Auf das Konto der AfD gehe zudem die Tatsache, dass die Uckermark bei rechtsextremen Vorfällen hinter Cottbus jetzt auf Platz 2 im Land Brandenburg liege. Es werde auch gegen Schwule und Fachärzte Stimmung gemacht, bilanzierte der VVN-Vertreter des Weiteren. In Berlin seien Freunde von ihm nach einer Anti-Corona-Demo wie Hunde durch die Stadt gehetzt worden.

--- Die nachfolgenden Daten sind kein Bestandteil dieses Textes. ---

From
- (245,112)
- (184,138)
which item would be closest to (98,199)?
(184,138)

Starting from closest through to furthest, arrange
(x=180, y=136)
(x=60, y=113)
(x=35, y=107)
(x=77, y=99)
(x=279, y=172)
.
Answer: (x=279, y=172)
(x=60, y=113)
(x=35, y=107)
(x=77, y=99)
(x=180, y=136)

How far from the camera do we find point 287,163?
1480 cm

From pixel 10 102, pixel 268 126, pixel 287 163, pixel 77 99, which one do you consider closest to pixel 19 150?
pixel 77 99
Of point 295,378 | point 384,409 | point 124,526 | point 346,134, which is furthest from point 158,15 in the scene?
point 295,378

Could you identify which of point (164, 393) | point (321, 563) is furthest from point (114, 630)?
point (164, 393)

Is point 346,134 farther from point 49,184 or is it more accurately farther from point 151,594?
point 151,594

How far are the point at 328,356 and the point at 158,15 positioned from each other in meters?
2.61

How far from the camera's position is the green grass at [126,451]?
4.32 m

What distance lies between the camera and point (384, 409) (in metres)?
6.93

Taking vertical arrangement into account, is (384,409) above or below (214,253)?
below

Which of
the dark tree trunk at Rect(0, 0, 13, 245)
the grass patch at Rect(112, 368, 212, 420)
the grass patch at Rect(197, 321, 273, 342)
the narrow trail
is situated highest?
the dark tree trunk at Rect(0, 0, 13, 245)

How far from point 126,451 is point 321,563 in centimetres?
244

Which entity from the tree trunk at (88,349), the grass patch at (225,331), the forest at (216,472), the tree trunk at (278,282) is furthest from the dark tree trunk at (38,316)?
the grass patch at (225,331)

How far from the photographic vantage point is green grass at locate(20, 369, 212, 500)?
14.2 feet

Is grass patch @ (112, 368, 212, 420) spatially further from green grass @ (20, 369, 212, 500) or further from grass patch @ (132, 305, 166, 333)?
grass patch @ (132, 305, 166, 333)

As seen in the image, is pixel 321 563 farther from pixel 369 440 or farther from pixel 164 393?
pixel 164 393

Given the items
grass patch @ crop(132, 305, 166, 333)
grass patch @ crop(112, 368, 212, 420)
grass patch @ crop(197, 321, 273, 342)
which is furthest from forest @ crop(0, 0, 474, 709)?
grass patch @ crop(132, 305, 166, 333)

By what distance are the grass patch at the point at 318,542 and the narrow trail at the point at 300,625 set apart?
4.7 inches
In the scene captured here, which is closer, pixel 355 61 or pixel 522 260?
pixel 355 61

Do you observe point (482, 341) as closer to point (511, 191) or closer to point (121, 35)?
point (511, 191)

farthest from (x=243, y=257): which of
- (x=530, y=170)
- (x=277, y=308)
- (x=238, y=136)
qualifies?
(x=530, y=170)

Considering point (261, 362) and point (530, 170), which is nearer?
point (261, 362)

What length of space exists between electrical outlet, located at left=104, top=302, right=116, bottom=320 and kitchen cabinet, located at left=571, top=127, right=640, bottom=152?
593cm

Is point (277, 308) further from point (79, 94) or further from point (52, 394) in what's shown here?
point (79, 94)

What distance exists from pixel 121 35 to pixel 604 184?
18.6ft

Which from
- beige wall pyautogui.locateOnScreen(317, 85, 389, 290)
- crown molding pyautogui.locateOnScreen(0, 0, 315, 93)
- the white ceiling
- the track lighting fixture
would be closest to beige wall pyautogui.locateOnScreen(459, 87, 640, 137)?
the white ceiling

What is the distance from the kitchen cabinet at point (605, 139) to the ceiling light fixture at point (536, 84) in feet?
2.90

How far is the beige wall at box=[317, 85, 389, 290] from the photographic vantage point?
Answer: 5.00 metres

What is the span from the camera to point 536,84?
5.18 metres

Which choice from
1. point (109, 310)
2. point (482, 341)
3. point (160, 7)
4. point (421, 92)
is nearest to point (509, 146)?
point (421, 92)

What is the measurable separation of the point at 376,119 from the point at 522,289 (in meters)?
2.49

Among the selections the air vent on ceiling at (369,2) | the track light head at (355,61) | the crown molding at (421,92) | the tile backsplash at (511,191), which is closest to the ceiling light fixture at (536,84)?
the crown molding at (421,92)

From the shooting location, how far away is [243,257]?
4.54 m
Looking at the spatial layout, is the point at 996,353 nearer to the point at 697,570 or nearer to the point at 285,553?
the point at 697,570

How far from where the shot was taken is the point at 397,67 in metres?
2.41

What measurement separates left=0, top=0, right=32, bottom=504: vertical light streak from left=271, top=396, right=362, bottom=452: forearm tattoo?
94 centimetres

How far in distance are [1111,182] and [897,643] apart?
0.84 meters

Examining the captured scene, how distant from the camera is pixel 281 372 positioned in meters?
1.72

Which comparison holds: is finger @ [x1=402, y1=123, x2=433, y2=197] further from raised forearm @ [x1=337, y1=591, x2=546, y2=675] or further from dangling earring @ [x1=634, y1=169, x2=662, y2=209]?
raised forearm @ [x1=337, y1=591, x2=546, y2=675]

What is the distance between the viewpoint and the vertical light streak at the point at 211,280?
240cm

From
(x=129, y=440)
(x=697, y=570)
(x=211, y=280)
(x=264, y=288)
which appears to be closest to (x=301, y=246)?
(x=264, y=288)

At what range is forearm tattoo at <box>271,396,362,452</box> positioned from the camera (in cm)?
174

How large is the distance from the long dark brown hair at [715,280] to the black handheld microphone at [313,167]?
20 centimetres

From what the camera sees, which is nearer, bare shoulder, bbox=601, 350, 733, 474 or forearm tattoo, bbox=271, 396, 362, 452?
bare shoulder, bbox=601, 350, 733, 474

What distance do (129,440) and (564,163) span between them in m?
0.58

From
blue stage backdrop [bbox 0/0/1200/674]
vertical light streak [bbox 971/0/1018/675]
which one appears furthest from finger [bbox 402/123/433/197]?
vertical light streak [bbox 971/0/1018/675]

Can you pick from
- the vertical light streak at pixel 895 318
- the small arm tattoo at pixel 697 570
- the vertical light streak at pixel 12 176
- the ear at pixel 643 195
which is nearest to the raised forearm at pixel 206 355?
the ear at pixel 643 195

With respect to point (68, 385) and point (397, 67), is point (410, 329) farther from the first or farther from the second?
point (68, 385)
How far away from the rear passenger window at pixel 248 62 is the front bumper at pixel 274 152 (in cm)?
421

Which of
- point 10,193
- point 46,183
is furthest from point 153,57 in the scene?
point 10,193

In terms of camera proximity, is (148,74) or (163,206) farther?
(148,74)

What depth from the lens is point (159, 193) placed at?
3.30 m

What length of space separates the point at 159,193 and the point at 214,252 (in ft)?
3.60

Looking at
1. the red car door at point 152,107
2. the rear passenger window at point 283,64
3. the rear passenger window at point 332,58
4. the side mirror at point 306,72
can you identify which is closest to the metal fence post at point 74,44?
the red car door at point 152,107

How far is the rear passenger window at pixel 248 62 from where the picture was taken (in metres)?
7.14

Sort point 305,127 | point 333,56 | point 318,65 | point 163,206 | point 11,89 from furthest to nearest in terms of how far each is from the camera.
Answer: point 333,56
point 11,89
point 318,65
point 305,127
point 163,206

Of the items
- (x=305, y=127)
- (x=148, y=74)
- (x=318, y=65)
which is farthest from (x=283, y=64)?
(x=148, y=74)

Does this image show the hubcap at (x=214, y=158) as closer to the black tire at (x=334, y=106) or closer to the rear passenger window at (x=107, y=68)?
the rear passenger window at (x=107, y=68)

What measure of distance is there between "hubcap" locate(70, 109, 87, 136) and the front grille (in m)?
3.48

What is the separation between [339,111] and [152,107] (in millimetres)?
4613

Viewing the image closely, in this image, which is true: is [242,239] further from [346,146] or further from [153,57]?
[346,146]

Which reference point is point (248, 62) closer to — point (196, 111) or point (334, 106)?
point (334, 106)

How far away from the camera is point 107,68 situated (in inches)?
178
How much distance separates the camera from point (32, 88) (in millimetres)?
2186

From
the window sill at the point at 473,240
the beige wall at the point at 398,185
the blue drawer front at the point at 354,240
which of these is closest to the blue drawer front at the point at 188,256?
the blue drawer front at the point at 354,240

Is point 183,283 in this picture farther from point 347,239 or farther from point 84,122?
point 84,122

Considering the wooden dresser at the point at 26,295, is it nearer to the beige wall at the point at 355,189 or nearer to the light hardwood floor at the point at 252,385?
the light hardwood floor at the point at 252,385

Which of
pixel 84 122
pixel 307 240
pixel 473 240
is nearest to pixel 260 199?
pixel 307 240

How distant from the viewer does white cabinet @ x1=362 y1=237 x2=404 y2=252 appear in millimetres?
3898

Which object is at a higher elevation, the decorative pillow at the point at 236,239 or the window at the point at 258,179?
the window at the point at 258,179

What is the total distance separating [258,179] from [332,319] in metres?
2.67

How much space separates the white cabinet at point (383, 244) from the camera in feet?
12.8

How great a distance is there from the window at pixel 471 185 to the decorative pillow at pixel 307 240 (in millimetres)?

Der Landkreis sei ein Abbild dieser Entwicklungen. Priewe rief auch das tragische Geschehen von Potzlow in Erinnerung, wo vor 19 Jahren der erst 16-jährige Marinus von Einheimischen aus rechtsextremen Motiven heraus ermordert wurde: „Die Täter zwangen ihn zu sagen, dass er Jude ist.” Und eben dieser Judenhass mache sich auch in der Coronakrise wieder breit, ebenso wie der Massenmord des Nazi-Regimes verniedlicht werde. Ans Rednerpult trat ebenfalls Isabelle Czok-Alm.

Anschlag in Hanau

Die 47-Jährige erklärte, dass sie sich nicht erst seit dem Anschlag von Hanau, das sich in der Nacht zum 20. Februar jährte, die Frage stelle: „Wo wart ihr?” Die Co-Kreisvorsitzende von DIE LINKE aus dem Barnim schilderte Erlebnisse aus ihrem Erzieher-Alltag, wo schon kleine Kinder merkelfeindliche Sprüche äußerten und alle nur betreten zu Boden schauten. „Wo sind die Menschen, die sich trauen, dem etwas entgegen zu setzen?” Sie wünsche sich, dass mehr Leute den Mut finden, Stopp zu sagen und den Kindern zu erklären, wie die Dinge wirklich sind und dass nicht Frau Merkel schuld am Coronavirus ist. Isabelle Czok-Alm betonte außerdem, wie froh sie sei, dass man an diesem Sonnabend nicht der AfD den Marktberg überlassen habe, sondern selbst aktiv geworden sei.

Pandemie ist Brennglas

„Tausend Dank für diese wundervolle Idee.” Gleich zu Beginn lud sie die Teilnehmer ein, in einer Schweigeminute der zehn Opfer von Hanau zu gedenken. Es wurden die Namen aller Opfer verlesen und Kerzen für die Toten entzündet. Bezug nehmend auf die Coronakrise stellte sie klar, dass niemand von den Menschen Kritiklosigkeit erwarte. „Mir selbst ist bei meiner Tätigkeit an einer Schule aufgefallen, wie zermürbend das ständige Hin und Her bei den Regelungen ist. Niemand weiß richtig, wie es weitergeht. Das verunsichert Lehrer und Kinder gleichmaßen.” Schlimm finde sie auch, dass die Krise zunehmend auf dem Rücken der Schwachen ausgetragen werde, beispielsweise den Menschen mit Behinderung und psychischen Erkrankungen, weil deren Betreuungs- und Beratungsangebote weggebrochen seien. „Die Pandemie ist wie ein Brennglas, das alle Probleme verstärkt, die vorher schon da waren. Aber jetzt fehlt der nötige Zusammenhalt.”